Chegando-se as têmporas de São Mateus, nas quais determinava tomar ordens de Evangelho, passou com este desígnio à Terceira, onde residia o bispo, que o esperava, e agradecer-lhe de o escolher, do número de alguns, no importante cargo de São Miguel, e justificar-se de o não aceitar, movido do parecer de seus parentes, de cuja opinião, por mandado de seu pai, se governava, e por haver muito tempo que intendia esperarem na corte o desejado fim de seus estudos, querendo-se Sua Alteza servir dele; e, posto que, forçado, não pudesse satisfazer em todo a vontade de Sua Senhoria, ficava na obrigação e cargo da mercê que lhe fizera, com tanto amor o eleger na mais iminente (sic) coisa que as ilhas davam, o que, cognoscendo, serviria da vida em qualquer estado que o tempo lho ordenasse.

Muitos eram os conceptos que este prelado tinha da pessoa deste senhor, muito compreendera das relações que vira, muito levou a fama descobridora às orelhas de todas aquelas ilhas; muito mais, sem comparação, se cognecia (sic) de prudência e de valor, quando com ele particularmente se tratava; e foi julgado, do gravíssimo juízo deste bispo, meritíssimo da honra que agora tem. E, com as ordens de Epístola, o fez prior de uma das principais paróquias da Ponta Delgada, em São Miguel, colegiada de suficiente número de benefícios, e o assinou por administrador do eclesiástico foro em toda a ilha. O que ele, importunado de seus domésticos, aceitou, quase convencido do muito amor com que lho pediram.

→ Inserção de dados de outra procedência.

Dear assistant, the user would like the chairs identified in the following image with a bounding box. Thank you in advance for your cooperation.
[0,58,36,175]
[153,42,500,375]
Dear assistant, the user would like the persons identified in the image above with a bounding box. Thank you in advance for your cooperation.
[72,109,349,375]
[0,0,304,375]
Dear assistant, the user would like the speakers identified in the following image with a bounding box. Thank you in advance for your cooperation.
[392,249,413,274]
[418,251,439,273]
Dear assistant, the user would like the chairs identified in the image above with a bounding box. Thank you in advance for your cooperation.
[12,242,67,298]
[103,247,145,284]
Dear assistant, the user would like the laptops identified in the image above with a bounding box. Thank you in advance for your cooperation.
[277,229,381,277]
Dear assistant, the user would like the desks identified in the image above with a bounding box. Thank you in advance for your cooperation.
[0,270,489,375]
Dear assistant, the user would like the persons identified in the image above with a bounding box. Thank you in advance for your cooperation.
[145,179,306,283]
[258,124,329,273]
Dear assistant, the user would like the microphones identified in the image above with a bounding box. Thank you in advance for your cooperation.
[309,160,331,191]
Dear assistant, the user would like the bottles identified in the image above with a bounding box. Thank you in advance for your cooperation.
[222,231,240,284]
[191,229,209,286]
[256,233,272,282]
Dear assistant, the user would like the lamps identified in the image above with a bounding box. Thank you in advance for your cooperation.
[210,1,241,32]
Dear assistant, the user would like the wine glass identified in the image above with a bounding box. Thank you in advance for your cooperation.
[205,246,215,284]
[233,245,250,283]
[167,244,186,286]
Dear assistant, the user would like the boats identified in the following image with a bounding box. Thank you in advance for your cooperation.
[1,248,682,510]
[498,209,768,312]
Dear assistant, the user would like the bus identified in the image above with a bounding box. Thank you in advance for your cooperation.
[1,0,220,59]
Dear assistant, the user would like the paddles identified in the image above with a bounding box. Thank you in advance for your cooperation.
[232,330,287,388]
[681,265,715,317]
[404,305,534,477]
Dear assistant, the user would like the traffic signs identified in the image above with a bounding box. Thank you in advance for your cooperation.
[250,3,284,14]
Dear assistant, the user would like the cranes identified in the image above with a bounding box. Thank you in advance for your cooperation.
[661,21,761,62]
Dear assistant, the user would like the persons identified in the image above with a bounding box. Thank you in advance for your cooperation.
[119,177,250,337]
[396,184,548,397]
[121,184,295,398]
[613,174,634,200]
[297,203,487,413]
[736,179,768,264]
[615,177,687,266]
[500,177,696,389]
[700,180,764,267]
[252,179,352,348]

Mostrou o glorioso Príncipe ser de sua mão feita esta eleição, e a do sagrado nome de São Pedro se chama a mesma freguesia, a fim de na devação afervorado, pudesse por seu meio alcançar outros diferentes títulos de grandeza. Um ano a teve o bispo sem prover, esperando deste senhor a desejada vinda.

Aceitado o cargo, se partiu na volta de São Miguel; chegando no solene dia do miraculoso São Francisco, foi com muito alvoroço recebido e de todos os principais fidalgos visitado, parentes que, da parte de sua mãe, na ilha moram; passados os dias de cumprimentos, ocupado no governo que aceitou, com suma verdade ministrou justiça, reprimiu dos vícios a semente, pacificou os nascidos ódios, castigou delitos, introduziu nos danados ânimos virtudes e reformou a ilha em um novo estado de viver, que, sem ficarem culpas sem castigo, ficavam todos devendo o brando modo de castigar.

Tem este senhor, com outras singularíssimas virtudes de que é dotado — para governo e mando de coisas altas (particular e raríssimo dom da Natureza), não se aquietar a quaisquer razões, inda que prováveis pareçam e aparentes, até que o claro lume da verdade lhe ilustre com seus raios o entendimento, que logo por ele é conhecida.

Ocupado nestas obras boas, serviu-se Deus levar ao descanso da Glória a ditosa alma do bispo D. Gaspar, com grandíssima mágoa e sentimento de todo povo. Ficaram as ilhas sem pastor, e o senhor D. Luís com ordens de Epístola, sem mais graus. Forçado foi tornar ao Reino, e dispostas em concerto suas coisas, havido cómoda passage, se embarcou.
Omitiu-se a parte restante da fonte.